I am new to Linear Algebra and would like some feedback regarding my answer to the following question
A and B are two square matrices of order n. Prove or refute (with a counterexample) the following statements:
- If A is real and the algebraic multiplicity of each one of its eigenvalues is 1, then A is diagonalizable over R.
- If A and B have the same characteristic polynomial, then they have the same rank as well.
- If A and B are row-equivalent, then they have the same characteristic polynomial.
- If A and B are similar, then $A^k$ and $B^k$ are similar (k is a natural number).
My answer:
1.
$1 \leq$ geometric multiplicity $\leq$ algebraic multiplicity
If the algebraic multiplicity of each eigenvalue is 1, then $1 \leq$ geometric multiplicity $\leq$ 1, therefore the geometric multiplicity is 1. This means that the geometric multiplicity and the algebraic multiplicity are equal, and therefore the matrix is diagonalizable over R.
2.
The statement is incorrect. Counterexample:
A=$$\begin{bmatrix}0&1\\0&0 \end{bmatrix}$$ A's rank is 1, and its characteristic polynomial is $λ^2$.

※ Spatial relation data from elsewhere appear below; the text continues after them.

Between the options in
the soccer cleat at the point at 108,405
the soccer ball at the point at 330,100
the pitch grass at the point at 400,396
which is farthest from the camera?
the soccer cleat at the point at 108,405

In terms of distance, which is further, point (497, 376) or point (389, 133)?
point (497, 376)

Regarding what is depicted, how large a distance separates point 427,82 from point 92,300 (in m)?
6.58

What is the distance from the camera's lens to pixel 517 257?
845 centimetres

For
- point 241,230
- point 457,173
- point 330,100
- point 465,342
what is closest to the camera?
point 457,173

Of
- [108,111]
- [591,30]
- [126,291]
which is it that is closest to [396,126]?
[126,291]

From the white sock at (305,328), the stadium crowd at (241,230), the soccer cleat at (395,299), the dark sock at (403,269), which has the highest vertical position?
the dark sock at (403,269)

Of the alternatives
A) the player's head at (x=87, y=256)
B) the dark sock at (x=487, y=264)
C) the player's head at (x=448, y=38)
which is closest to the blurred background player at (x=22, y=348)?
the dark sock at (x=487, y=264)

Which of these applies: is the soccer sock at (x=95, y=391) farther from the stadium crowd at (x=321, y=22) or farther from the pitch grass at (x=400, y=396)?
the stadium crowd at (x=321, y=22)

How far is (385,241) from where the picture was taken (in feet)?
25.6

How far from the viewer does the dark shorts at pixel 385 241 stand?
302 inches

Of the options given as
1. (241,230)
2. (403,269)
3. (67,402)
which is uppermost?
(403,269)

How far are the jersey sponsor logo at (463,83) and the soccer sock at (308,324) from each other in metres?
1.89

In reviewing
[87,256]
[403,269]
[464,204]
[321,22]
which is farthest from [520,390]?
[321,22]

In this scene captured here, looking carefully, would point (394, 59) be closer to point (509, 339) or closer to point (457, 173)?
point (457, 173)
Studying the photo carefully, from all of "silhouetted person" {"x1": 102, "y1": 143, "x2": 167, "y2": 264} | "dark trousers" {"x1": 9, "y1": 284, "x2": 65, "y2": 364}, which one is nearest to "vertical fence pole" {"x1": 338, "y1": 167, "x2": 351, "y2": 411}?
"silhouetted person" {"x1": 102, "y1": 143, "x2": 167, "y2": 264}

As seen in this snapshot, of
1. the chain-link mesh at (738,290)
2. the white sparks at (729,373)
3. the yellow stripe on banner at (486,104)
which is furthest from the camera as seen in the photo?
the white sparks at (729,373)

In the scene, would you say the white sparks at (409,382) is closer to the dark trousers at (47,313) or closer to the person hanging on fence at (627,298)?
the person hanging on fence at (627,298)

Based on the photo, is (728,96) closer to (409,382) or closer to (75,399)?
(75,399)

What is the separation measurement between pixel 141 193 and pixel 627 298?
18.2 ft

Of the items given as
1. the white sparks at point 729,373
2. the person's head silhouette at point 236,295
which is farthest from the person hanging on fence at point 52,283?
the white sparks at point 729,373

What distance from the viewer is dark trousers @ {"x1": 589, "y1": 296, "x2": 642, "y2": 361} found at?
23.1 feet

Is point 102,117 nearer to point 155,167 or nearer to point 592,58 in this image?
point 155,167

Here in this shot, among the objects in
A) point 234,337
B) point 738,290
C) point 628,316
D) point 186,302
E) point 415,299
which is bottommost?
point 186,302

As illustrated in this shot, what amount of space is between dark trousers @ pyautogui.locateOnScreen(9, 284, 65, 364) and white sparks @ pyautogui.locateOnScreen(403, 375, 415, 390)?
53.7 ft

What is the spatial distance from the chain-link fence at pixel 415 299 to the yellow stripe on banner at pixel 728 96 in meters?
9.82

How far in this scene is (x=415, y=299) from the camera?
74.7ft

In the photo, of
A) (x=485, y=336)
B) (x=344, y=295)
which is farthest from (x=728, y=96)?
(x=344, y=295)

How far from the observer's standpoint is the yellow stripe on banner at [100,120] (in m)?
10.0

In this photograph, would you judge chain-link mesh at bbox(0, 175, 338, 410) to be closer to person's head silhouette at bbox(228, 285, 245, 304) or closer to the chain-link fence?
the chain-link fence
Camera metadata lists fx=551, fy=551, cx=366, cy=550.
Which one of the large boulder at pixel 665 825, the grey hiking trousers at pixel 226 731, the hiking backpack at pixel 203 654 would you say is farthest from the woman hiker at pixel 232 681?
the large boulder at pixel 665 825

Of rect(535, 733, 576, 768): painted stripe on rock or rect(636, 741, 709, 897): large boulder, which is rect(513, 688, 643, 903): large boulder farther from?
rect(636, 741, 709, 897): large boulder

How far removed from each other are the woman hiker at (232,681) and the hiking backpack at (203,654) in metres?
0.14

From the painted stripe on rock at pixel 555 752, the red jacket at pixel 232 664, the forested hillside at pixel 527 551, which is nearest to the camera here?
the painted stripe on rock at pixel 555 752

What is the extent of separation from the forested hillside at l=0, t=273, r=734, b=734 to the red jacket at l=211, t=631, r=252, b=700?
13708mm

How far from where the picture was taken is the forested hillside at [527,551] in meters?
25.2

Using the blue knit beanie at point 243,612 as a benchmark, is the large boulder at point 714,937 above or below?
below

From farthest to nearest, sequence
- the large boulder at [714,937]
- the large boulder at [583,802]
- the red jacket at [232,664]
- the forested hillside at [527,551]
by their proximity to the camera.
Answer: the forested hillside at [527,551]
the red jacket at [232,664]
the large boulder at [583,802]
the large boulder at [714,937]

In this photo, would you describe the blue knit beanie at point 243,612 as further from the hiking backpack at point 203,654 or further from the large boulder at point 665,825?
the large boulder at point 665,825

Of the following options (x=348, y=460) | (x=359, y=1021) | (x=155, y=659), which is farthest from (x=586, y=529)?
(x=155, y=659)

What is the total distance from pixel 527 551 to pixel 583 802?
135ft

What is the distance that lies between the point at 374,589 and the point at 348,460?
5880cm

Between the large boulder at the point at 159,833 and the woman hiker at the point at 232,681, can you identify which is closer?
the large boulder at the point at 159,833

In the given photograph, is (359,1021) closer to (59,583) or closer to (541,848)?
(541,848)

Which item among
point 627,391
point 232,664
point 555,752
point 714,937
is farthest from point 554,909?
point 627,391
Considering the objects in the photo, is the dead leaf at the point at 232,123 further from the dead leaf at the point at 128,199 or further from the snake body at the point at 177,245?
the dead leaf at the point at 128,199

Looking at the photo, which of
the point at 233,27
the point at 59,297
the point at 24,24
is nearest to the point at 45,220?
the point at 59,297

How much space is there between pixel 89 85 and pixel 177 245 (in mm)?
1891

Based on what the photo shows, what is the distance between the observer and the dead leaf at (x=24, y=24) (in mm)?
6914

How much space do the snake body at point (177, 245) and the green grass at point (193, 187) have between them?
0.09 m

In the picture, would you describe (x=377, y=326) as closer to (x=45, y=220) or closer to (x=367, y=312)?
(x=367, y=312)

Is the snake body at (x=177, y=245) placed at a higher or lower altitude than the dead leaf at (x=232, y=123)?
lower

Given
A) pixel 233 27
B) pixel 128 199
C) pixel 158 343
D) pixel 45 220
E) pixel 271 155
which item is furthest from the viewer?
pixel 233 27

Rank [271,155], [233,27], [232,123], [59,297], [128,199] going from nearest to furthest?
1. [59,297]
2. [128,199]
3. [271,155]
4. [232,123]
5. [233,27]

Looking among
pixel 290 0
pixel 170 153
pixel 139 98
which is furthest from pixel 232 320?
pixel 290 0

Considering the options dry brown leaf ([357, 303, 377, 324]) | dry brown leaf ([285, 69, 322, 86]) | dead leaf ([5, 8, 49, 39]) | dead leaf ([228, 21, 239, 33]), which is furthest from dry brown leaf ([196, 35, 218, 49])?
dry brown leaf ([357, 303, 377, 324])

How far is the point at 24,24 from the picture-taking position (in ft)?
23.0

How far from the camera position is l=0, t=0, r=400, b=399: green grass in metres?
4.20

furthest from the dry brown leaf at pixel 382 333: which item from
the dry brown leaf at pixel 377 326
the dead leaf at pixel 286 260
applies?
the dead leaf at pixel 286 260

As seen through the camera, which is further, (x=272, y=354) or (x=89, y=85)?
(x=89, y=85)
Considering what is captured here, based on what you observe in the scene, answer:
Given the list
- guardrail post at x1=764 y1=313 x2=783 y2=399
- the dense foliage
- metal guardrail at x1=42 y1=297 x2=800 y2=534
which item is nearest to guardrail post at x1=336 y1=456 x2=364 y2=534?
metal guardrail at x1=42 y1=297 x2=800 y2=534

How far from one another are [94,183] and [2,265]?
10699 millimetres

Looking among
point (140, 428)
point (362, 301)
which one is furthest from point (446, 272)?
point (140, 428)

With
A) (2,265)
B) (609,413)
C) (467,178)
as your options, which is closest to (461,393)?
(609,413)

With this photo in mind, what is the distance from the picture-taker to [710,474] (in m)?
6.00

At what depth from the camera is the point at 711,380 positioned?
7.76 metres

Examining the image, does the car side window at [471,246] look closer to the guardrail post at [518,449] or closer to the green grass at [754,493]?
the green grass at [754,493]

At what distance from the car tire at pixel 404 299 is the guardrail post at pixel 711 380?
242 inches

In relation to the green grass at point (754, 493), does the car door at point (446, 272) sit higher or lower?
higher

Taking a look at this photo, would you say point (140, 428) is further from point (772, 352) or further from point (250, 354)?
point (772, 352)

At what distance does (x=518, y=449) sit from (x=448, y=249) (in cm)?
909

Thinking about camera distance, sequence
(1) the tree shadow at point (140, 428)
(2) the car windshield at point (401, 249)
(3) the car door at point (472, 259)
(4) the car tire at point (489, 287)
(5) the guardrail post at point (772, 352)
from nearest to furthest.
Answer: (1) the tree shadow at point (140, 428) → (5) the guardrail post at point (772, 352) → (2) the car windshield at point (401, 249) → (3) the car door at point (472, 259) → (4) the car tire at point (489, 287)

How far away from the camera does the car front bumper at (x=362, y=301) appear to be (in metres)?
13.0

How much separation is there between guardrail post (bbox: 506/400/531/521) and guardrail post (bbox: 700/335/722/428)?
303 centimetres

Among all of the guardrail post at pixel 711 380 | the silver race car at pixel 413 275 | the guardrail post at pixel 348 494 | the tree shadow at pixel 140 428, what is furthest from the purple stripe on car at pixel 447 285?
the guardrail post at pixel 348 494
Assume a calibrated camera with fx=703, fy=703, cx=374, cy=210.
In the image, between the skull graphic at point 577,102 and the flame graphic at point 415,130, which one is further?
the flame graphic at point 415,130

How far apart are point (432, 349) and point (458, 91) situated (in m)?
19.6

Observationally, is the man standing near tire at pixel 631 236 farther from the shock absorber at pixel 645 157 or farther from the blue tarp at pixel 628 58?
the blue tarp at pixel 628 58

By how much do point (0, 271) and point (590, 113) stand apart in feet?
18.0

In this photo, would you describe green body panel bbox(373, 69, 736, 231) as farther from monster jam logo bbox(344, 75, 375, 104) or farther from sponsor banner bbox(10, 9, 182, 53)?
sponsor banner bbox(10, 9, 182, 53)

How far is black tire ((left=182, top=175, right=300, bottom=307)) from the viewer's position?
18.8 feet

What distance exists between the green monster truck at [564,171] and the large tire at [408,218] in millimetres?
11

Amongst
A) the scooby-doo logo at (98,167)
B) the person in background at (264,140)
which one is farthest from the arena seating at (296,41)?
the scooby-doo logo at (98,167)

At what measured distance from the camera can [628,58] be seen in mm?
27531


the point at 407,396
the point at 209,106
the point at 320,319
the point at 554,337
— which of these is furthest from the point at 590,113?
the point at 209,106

B= $$\begin{bmatrix} 0&0\\0&0 \end{bmatrix}$$ B's rank is 0, and its characteristic polynomial is $λ^2$.
3.
The statement is incorrect. Counterexample:
A= $$\begin{bmatrix} 2&0\\0&2 \end{bmatrix}$$
B= $$\begin{bmatrix} 1&0\\0&1 \end{bmatrix}$$
These two matrices are row equivalent, but A's characteristic polynomial is (λ-2)(λ-2), while B's characteristic polynomial is (λ-1)(λ-1).
4.
Correct: by definition A and B are similar if and only if there is an invertible matrix P, which satisfies $P^{-1}AP=B$
If $P^{-1}AP=B$, then $A=PBP^1$
$A^k=PDP^{-1}·PDP^{-1}…PDP^{-1}$, which repeats itself k times. As $P^{-1}·P$ cancel out, $A^k=PB^kP^{-1}$. Therefore $P^{-1}A^kP=P^{-1}PB^kP^{-1}P=B^k$
Thank you!